## Exercise A
Say whether each statement below agrees with the text about the music book, answering yes or no and quoting the deciding words of the text. (i) The book is arranged alphabetically by artist or group. (ii) The "Catalog Choices" entry points to an album by a different artist. (iii) Abbey Road was bought by one of the writer's older brothers.
## Exercise B
Answer these questions from the text about the music book.
(i) Who wrote the book?
(ii) How much print does the linkage at the end of each section take up?
(iii) Which city was the writer's family house near?
## Exercise C
Rewrite the part of the text about the music book that opens with the words containing "It’s a book" and closes with "it not be?).", substituting "Pink Floyd" for "Led Zeppelin".

## Text under study

It’s a book you can just pick up and thumb through anywhere, it is arranged alphabetically by artist/group, crossing classical to rock to show tunes to punk to opera to world music. You go from Héctor Lavoe to Leadbelly to Ernesto Leeuono to Led Zeppelin to Peggy Lee to Michael Legran. Author Tom Moon offers clear, non snooty critic like commentary, but it is opinion (how can it not be?).
There’s a neat little bit of linkage at the end of each section, almost like hypertext in an old style book. For each album, the author lists “key tracks” from the album; then “Catalog Choices”, like a “see also” meaning another album by the same artist; then “next stop” which is something similar by a different artist, and last is “After That” something less related, that might help you branch out in musical style. This is all accomplished in about an inch of print, and it leads to discovery.
So here are my Ten Formative Albums…
1. Abbey Road (The Beatles)
This was the first rock album in our house, bought by one of my older sisters. The basement of our suburban Baltimore house had shelves lined with my Dad’s Philip Sousa, classical music, and Mom’s tastes like Neil Diamond or Herb Albert and the Tijuana Brass (Whipped Cream and Other Delights is another story).

## Data extract

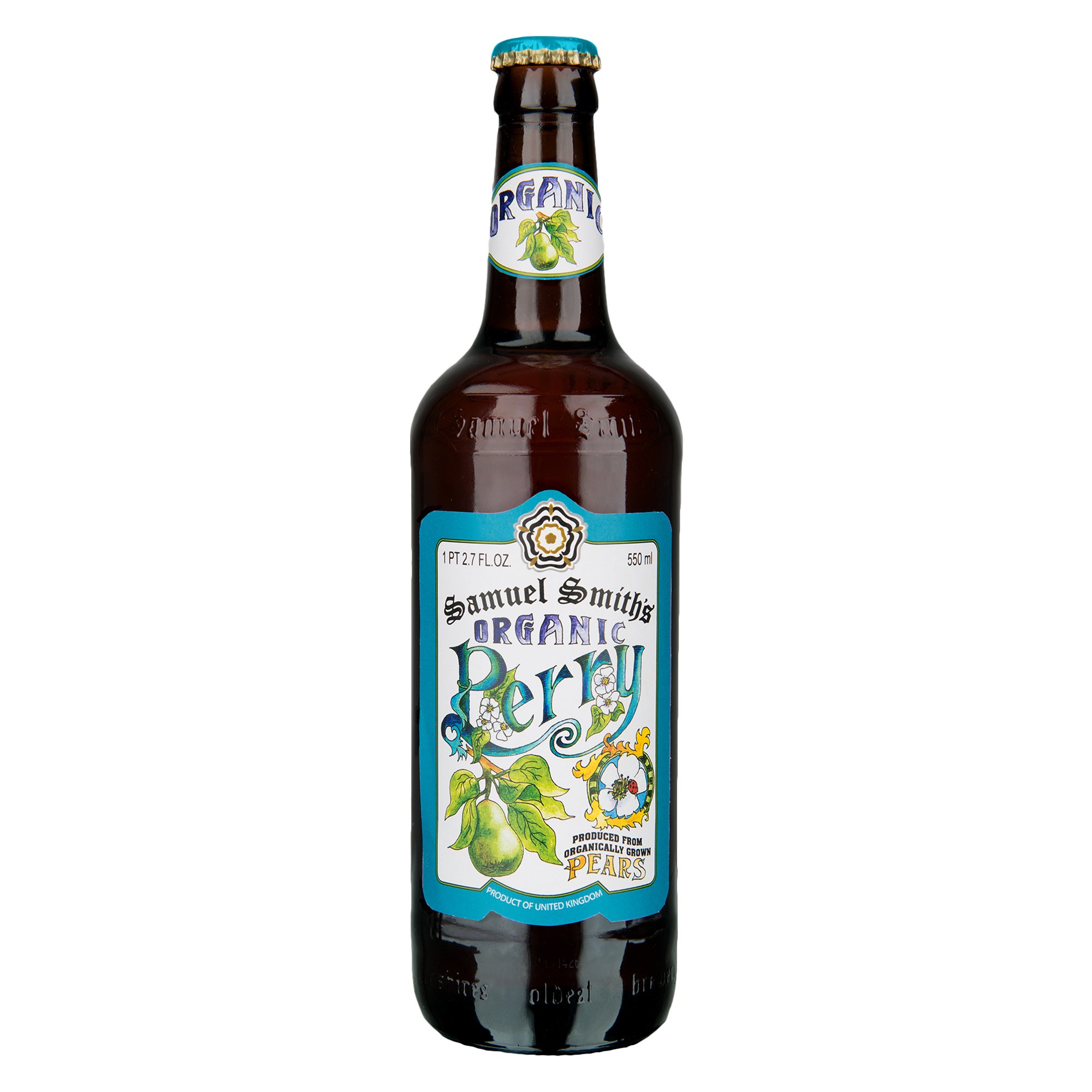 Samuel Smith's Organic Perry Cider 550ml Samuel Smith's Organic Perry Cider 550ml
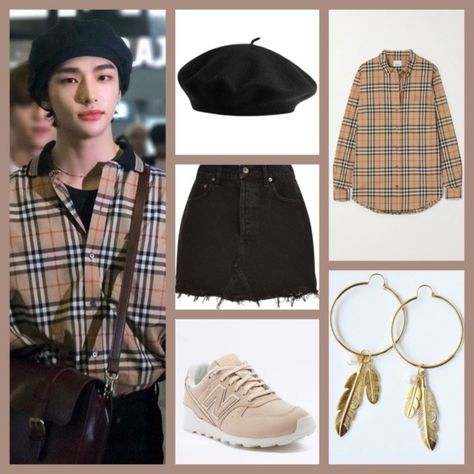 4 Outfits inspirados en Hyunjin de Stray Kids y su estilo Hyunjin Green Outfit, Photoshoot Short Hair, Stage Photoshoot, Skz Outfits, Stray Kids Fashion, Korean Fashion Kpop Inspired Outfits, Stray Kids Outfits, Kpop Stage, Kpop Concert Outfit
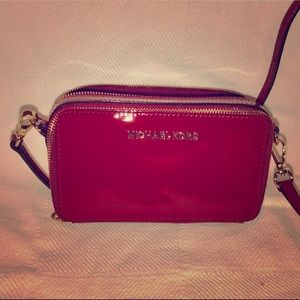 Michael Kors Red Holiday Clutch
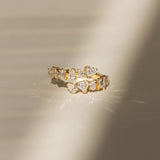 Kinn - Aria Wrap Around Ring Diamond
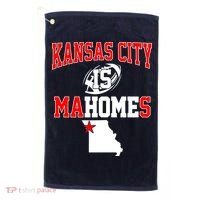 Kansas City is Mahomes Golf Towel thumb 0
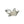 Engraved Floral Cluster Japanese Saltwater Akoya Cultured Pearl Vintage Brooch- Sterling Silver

## Problem solution A
(i) Yes: "it is arranged alphabetically by artist/group"
(ii) No: "meaning another album by the same artist"
(iii) No: "bought by one of my older sisters"

## Problem solution B
(i) Tom Moon
(ii) About an inch of print
(iii) Baltimore

## Problem solution C
It’s a book you can just pick up and thumb through anywhere, it is arranged alphabetically by artist/group, crossing classical to rock to show tunes to punk to opera to world music. You go from Héctor Lavoe to Leadbelly to Ernesto Leeuono to Pink Floyd to Peggy Lee to Michael Legran. Author Tom Moon offers clear, non snooty critic like commentary, but it is opinion (how can it not be?).